━━ BRANO DA LEGGERE ━━
Donald A. Norman ha scritto molto: pubblicazioni strettamente scientifiche su riviste specializzate, per pochi esperti, articoli di più larga diffusione, per gruppi professionali estesi, e anche interventi sui mezzi di comunicazione di massa. Ha scritto anche molti libri, a partire dal testo/manuale Memory and attention. An introduction to human information processing (New York, Wiley, 1976), tradotto in italiano quasi dieci anni dopo con il titolo Memoria e attenzione. Introduzione all’elaborazione delle informazioni nell’uomo (Milano, Angeli, 1985), a questo Emotional Design, che viene pubblicato nella sua traduzione italiana solo pochi mesi dopo l’edizione originale

In Emotional Design, Donald Norman affronta un tema, apparentemente, del tutto nuovo per lui: le emozioni e la progettazione per l’emozione di forme, oggetti, e interazioni con gli oggetti e, attraverso gli oggetti, di interazioni fra persone. Si pone il problema dello scopo emotivo e sociale per cui agiamo, mostrando che un’azione diviene comprensibile, se si guarda alle emozioni che vogliamo provare, o a quelle che desideriamo evitare, al risultato sociale che cerchiamo di ottenere.

Questo tema era implicito, marginale, se non ignorato, nei lavori precedenti, in cui l’accento era messo sulla necessità di progettare in funzione dei limiti e delle caratteristiche cognitive dell’uomo.

Nella sua battaglia per una progettazione “a misura d’uomo”, sembrava opporre, all’uomo astratto di molto design, un uomo concreto a metà, solo cognitivo. Ben poco spazio era lasciato al gusto, al desiderio del bello e del piacere, al dolore, all’odio e all’amore, allo svago e al puro ozio. C’era come l’ansia della prestazione, del risultato da ottenere il più velocemente possibile e senza errori.
Donald Norman era ed è oggetto di una polemica astiosa da parte dei designer proprio perché lo trovavano assolutamente critico rispetto a soluzioni anche esteticamente sontuose, se poco usabili.
━━━
━━ VOCI DI DATI ━━
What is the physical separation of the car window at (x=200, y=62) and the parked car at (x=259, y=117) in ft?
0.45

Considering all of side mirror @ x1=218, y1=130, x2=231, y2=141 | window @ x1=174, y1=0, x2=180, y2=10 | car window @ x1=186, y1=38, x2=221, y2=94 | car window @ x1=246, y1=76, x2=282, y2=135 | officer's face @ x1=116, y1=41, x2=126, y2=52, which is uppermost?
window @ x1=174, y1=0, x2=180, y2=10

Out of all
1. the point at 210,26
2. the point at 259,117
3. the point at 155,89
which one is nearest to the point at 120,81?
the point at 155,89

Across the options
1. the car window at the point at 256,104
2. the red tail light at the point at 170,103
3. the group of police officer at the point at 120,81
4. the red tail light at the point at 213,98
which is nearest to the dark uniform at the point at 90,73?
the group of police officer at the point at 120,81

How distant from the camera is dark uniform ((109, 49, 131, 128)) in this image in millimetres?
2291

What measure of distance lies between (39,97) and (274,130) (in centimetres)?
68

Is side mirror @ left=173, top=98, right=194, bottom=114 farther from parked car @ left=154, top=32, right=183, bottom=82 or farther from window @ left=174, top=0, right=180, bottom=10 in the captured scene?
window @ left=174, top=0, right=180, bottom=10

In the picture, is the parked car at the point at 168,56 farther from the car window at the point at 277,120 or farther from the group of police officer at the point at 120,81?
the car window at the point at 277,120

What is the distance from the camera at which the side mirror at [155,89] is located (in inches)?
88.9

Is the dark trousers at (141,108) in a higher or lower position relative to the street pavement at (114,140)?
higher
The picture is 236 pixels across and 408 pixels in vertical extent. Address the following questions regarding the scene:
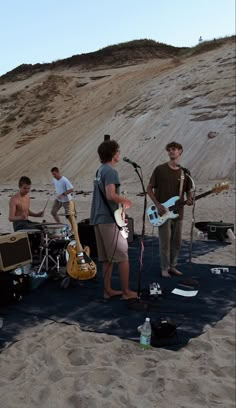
━━━
— COSA FARE —
a – Secondo il brano su Donald Norman, in che anno è uscita la traduzione italiana di Memory and attention?
b – Prosegui il brano su Donald Norman ed Emotional Design a partire dalla sua ultima frase.
Le voci qui non hanno alcun ruolo.

— RISPOSTE DATE —
a – Nel 1985.

b –
In fondo, a Norman veniva rimproverato un atteggiamento, attribuito anche all’ergonomia, forse non del tutto a torto, che sembra teso a condizionare il lavoro del designer con una serie di
vincoli e norme che ne possono minacciare creatività. Emotional Design sembra rappresentare nella sua tesi principale, ripresa sin nel titolo, una forma di autocritica, un ravvedimento tardivo.

Non è vero. Non si tratta di una autocritica. È il risultato di serie di esperienze, forse irrepetibili, importanti e uniche. Norman è stato un brillante ricercatore e il direttore di uno dei più grandi e innovativi dipartimenti di scienze cognitive, all’Università di California a San Diego. Ma è stato anche top manager alla Apple e alla Hewlett-Packard, imprenditore con Unext e con il Nielsen Norman Group. È stato ed è un influente e ascoltato consulente d’alta direzione. Queste esperienze gli hanno fatto toccare con mano il valore, anche economico, di mercato, del bello e del gradevole.

Il libro non è un tardivo ravvedimento perché è anche il prodotto di un costante atteggiamento culturale, aperto e attento anche alle minuzie della vita quotidiana: passeggiare per una città, essere ospiti in una casa, visitare un museo, entrare in un ristorante con Don sono esperienze affascinanti e uniche. La sua curiosità è incredibile. I particolari lo attraggono, li nota, spesso li fotografa. Questo atteggiamento culturale lo porta non tanto a osservare, ma quasi a scrutare il mondo della vita quotidiana, ma anche le innovazione tecnologiche più avanzate e a prima vista inutili e folli.

È questa la fonte inesauribile degli esempi di cattivo, ma anche di buon design, che gli servono per illustrare le sue affermazioni. Ma è anche la radice dell’apertura al nuovo e il fondamento della capacità di “sentire” nelle cose gli inizi del futuro, le tendenze innovative.

Emotional Design rappresenta lo sviluppo di una linea di pensiero, di un percorso di ricerca e di esperienze. Forse è bene riprendere, almeno a grandi passi, questo tragitto perché può aiutare a farsi un’idea della radice delle affermazioni, dei ragionamenti presentati in modo così piano e quasi sommesso da sembrare naturali e scontati, patrimonio del senso comune. È un percorso di ricerca e di esperienza difficile da rintracciare nel libro, perché implicito e ormai fuso nelle argomentazioni e nello sforzo, riuscito, verso la chiarezza espositiva (la mia segretaria, Benedetta, ha letto dei brani della traduzione italiana mentre la stampava, ed è stata colpita dall’interesse del contenuto e dal modo in cui viene proposto).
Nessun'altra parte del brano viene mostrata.